1. 4. Le silence

On loue volontiers le silence. Quant aux vertus qu’on lui prête – d’être plus éloquent qu’une accumulation de mots, de favoriser l’approche de l’essentiel, du divin – ce sont là des lieux assez communs. La louange du silence est une figure rhétorique classique et c’est un vieux dicton qui affirme que si la parole est d’argent, le silence est d’or. Du silence, on souligne beaucoup moins l’aridité, c’est-à-dire la difficulté de toute énonciation.

On loue volontiers le silence en ce qu’il dispense de parler. Comme s’il était finalement plus riche, plus profond que tous les mots. Pourtant, le silence permet-il vraiment plus que l’économie d’une laborieuse énonciation ? Se taire autorise-il plus qu’à se satisfaire d’un premier sens, d’une première compréhension, qu’on ne s’exposera pas à perdre en tentant de la préciser, de la développer ? Le silence est-il plus qu’une attitude commode pour une pensée qui ne cherche pas trop à se comprendre ? Un peu comme, immédiatement évocateur, le silence en musique est à même de combler une certaine faiblesse d’invention.
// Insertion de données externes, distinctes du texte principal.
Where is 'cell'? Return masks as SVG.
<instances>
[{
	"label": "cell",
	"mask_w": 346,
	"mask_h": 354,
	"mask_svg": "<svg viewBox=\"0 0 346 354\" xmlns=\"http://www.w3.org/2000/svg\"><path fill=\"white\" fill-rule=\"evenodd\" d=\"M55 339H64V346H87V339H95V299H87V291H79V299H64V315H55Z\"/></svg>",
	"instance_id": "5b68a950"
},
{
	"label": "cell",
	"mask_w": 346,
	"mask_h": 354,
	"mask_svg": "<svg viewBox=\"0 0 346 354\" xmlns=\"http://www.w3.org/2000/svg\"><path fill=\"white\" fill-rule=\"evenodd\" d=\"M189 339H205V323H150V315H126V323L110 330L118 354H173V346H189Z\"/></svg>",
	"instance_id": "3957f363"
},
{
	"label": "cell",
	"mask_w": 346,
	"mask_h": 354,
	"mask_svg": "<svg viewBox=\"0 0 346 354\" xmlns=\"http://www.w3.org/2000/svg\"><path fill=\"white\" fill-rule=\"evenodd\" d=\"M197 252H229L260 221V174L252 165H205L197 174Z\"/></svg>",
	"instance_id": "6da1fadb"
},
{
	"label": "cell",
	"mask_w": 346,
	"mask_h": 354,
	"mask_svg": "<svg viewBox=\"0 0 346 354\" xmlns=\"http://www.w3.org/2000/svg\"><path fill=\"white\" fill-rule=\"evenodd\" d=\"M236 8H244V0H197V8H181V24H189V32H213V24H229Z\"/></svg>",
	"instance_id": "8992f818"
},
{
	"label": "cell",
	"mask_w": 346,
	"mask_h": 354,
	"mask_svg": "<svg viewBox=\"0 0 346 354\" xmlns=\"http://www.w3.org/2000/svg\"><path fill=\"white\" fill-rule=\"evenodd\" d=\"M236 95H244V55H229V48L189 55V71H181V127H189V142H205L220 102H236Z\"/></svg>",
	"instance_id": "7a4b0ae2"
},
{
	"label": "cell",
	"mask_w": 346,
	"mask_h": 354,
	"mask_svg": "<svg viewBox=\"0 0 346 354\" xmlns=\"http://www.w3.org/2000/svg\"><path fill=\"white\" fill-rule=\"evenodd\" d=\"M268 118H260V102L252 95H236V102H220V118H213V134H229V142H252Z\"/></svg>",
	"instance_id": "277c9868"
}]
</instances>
Au charme de ce qui semble se passer volontiers de mots – charme qui n’existe qu’à ne pas interroger trop avant l’apparente richesse de l’ineffable – on peut ainsi opposer une attitude qui se met à l’écoute du silence. Ce genre de formule, néanmoins, est reçue de nos jours de manière très positive et cela est étonnant car écouter le silence ne correspond à rien d’autre qu’affronter le vide et donc l’effroi. Mais beaucoup, de nos jours, parlerons plutôt de sérénité et d’harmonie. Pourtant, quand toute expression menace de s’évanouir dans la précipitation comme dans la prolifération, être à l’écoute du silence revient à reconnaître que parler est pénible car c’est, face à l’épreuve des mots, se découvrir soi-même vide.

En regard, l’attitude qui se satisfait de rester muette, parce qu’elle se juge plus riche que tout ce que les mots ne sauraient exprimer, ne parvient jamais qu’à se masquer qu’elle n’a au fond rien à dire. Et cela conduit à interroger un discours qui, comme le discours mystique, se parachève dans le silence.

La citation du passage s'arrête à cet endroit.